L'instance pourrait ordonner à la compagnie Tepco, chargée de l'exploitation, l'installation de caméras et autres systèmes de contrôle près des équipements cruciaux, comme les armoires électriques, après la découverte d'un problème qui pourrait être dû à une action erronée délibérée.

En fin de semaine dernière, quatre pompes qui fonctionnaient par erreur ont répandu d'importantes quantités d'eau hautement radioactive dans divers bâtiments de la centrale accidentée à la suite du tsunami du 11 mars 2011. Ces pompes qui ne devaient pas être en service ont été arrêtées dimanche après-midi, mais entre-temps les sous-sols de deux bâtiments avaient été inondés. Nul ne sait pour le moment quand, comment et par qui elles ont été activées.

Tepco annonce une enquête

Tepco a évalué à 203 mètres cubes la quantité de liquide qui s'est répandue dans ces lieux d'incinération situés non loin des réacteurs mais censés rester secs. Cette eau a une teneur énorme en césium radioactif (137 et 134), évaluée à 37 millions de becquerels par litre. Tepco, qui a assuré que l'eau n'est pas sortie des bâtiments, a promis d'enquêter pour comprendre les raisons de cette erreur.

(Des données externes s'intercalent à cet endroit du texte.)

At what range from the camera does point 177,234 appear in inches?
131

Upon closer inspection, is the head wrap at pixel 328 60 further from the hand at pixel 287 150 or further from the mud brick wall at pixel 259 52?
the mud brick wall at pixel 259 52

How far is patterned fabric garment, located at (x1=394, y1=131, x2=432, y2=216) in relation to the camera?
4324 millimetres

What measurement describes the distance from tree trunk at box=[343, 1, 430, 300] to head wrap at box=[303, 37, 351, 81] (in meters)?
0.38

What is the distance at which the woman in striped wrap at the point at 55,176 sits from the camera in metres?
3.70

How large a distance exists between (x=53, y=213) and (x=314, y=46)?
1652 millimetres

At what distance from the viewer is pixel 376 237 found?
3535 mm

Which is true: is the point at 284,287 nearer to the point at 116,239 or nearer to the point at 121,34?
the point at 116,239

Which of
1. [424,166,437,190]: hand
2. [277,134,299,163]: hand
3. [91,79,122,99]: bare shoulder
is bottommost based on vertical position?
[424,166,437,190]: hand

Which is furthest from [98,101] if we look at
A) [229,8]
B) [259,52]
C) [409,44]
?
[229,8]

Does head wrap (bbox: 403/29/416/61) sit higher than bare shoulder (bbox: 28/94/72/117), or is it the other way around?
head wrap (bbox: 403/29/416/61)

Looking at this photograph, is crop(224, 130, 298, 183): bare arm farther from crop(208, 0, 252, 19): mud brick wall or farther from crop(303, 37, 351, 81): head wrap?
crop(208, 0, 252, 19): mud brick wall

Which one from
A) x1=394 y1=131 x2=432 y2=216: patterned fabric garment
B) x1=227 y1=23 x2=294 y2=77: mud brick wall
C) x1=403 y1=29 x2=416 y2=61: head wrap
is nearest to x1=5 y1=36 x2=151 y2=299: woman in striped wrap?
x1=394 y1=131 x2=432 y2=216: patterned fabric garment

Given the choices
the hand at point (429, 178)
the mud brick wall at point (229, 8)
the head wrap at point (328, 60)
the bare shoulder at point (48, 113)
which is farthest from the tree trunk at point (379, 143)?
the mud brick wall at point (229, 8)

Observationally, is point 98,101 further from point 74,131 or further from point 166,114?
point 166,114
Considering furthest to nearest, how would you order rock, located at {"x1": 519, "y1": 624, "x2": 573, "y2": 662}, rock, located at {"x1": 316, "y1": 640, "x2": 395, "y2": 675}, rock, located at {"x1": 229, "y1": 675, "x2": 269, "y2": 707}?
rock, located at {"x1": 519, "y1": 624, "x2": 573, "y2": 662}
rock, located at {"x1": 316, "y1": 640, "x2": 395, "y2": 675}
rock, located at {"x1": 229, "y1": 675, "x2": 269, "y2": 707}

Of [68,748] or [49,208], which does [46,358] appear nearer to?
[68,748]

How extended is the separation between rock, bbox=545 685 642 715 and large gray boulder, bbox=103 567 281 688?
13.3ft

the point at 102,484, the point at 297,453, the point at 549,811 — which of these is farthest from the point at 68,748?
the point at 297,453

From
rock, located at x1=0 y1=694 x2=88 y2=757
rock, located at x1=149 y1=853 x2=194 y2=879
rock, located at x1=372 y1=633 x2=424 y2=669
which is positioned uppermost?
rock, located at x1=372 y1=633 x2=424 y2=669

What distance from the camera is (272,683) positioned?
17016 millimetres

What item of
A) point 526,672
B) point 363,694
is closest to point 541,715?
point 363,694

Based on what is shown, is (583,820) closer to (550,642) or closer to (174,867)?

La gestion de l'eau contaminée est le plus gros problème auquel est actuellement confrontée la compagnie qui ne sait que faire des centaines de milliers de tonnes accumulées dans les bâtiments et des réservoirs installés sur le site ravagé. Ce problème est d'autant plus difficile à résoudre que l'un des systèmes de traitement de l'eau, ALPS, est tout sauf fiable : il n'en finit pas de tomber en panne.